Quinta-feira, 9 Maio

“O ‘Pantera Negra’ romantizou a África”, afirma o realizador de “Demba”

A meio da diversidade da participação africana nas diferentes mostras da Berlinale 2024, uma trama afetiva vinda do Senegal, chamada “Demba”, constrói uma calorosa fortuna crítica na sua passagem pela seção Encounters.

O seu realizador é Mamadou Dia. Com suavidade, o cineasta mescla afetos familiares com sombras políticas de chagas coloniais. No enredo, com elementos fantasmagóricos, o funcionário público Demba está às vias de se aposentar e procura mudar a sua rotina na município, com a finalidade de cicatrizar a dor da morte da mulher com que viveu durante muitos anos. Mas a necessidade de reinventar a sua relação com o seu filho vai trazer fantasmas à tona.

Na entrevista, Dia contou ao C7nema o que vê de forte (e de arriscado) na atual produção cinematográfica senegalesa.

De que maneira a força exercida pela ausência da mulher do protagonista faz de “Demba”, no seu tônus metafísico, um filme de fantasmas?

Não sei se cabe associar as pessoas que nós perdemos a um lugar de espectro. Não podemos vê-las, mas elas estão connosco. Sei que o primeiro gesto de luto é a negação, inclusive a recusa dessa presença sensível dos que se foram. De certa forma, o filme passa por essa reflexão. As ausências que nos desamparam, no filme, passam pela falta de ação do Estado. De certa forma, Demba é esmagado por um Estado inadimplente.

Como aplicaria essa ideia de inadimplência ao âmbito da cultura senegalesa, ao cinema?

Havia uma sala de exibição na cidade onde nasci que tinha grande importância. Se pensar em Dakar, por exemplo… durante os anos da minha juventude e da minha formação de olhar, tínhamos uns dez cinemas por lá, dos grandes, sempre cheios. Hoje, só temos dois. É triste pensar nessa aritmética quando vivemos uma fase de forte produção com Mati Diop, Alain Gomis e outros.
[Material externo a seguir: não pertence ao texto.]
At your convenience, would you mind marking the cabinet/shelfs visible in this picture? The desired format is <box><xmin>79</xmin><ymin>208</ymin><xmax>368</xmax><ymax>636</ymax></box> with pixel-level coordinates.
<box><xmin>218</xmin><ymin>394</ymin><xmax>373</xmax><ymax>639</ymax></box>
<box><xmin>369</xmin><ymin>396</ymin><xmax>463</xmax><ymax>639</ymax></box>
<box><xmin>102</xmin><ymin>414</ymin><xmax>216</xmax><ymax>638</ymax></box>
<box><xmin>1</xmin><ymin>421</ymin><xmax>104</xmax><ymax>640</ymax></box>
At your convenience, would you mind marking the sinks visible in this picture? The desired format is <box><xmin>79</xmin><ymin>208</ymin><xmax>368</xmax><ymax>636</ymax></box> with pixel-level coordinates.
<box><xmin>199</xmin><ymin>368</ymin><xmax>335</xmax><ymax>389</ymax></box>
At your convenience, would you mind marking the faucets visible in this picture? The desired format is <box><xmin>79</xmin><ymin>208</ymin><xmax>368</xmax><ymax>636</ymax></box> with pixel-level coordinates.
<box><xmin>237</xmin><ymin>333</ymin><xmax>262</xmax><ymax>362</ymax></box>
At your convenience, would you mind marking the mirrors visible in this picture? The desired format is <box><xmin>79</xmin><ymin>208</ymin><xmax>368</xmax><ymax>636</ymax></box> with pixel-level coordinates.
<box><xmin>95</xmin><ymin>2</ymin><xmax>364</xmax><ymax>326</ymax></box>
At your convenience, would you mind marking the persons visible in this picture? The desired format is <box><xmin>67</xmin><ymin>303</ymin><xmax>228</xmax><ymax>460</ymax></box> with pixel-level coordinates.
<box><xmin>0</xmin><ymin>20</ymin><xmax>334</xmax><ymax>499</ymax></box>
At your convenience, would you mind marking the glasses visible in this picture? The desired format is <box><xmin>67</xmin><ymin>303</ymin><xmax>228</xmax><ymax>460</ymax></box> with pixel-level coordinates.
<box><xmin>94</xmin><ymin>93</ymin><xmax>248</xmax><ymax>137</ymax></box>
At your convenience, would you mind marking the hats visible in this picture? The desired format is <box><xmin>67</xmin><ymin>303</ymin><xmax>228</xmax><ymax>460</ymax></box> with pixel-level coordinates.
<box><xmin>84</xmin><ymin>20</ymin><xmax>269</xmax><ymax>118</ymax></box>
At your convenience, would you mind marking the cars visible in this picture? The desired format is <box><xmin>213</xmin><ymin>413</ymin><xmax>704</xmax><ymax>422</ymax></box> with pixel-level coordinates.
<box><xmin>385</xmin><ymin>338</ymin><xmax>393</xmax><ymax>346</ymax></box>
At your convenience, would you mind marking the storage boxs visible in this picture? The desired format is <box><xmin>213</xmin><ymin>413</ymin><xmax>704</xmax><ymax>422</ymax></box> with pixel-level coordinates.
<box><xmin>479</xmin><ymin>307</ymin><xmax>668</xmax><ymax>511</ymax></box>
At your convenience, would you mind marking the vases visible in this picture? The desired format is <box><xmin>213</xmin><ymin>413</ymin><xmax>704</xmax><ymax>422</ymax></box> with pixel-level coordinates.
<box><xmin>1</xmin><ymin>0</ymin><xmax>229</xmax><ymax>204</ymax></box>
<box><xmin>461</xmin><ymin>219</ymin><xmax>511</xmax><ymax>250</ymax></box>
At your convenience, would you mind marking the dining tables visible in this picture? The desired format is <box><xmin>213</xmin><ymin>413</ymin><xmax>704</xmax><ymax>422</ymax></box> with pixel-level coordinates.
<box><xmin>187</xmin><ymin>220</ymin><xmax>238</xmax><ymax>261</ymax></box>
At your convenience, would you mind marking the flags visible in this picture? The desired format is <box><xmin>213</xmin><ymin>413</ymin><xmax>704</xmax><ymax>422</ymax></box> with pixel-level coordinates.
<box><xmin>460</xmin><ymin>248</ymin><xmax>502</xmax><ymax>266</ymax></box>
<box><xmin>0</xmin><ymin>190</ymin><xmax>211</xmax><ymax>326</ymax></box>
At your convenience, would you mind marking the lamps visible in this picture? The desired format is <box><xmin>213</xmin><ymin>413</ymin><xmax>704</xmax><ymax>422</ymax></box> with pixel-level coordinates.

A minha forma de reagir é manter a minha estética pessoal como um processo de comunicação direto, ou seja, quando faço um filme, excursiono com eles pelo meu país, de modo a levar a minha narrativa até as pessoas. O único sistema viável para o cinema de autor é manter-se na sua dimensão ritual, é o boca a boca. O que mudou a dinâmica da relação do público do Senegal com o grande ecrã? O buquê de atrações que estão à nossa oferta, todos os dias, nas TV’s e nos streamings. As séries chegam com tanta força que ocupam o espaço mediático do cinema como espetáculo.

No Festival de Locarno de 2023, um conterrâneo seu, Moussa Sène Absa, pintor e realizador, falou em uma “wakandização” da África no cinema, numa sequela publicitária do sucesso de “Pantera Negra” (2018). Refere-se a uma visão épica gourmetizada do seu continente. O que pensa desse rótulo criado por Absa?

Pantera Negra” romantizou a África. Por um lado, isso foi bom, por despertar mais interesse para as nossas histórias. Por outro, criou uma armadilha, pois faz o imaginário coletivo resumir-nos a histórias sobre reis e heróis. Hollywood não se interessa em falar de África a partir de um enredo de perda, com pessoas comuns. Essa “wakandização” não me incomoda, mas gerou essa romantização.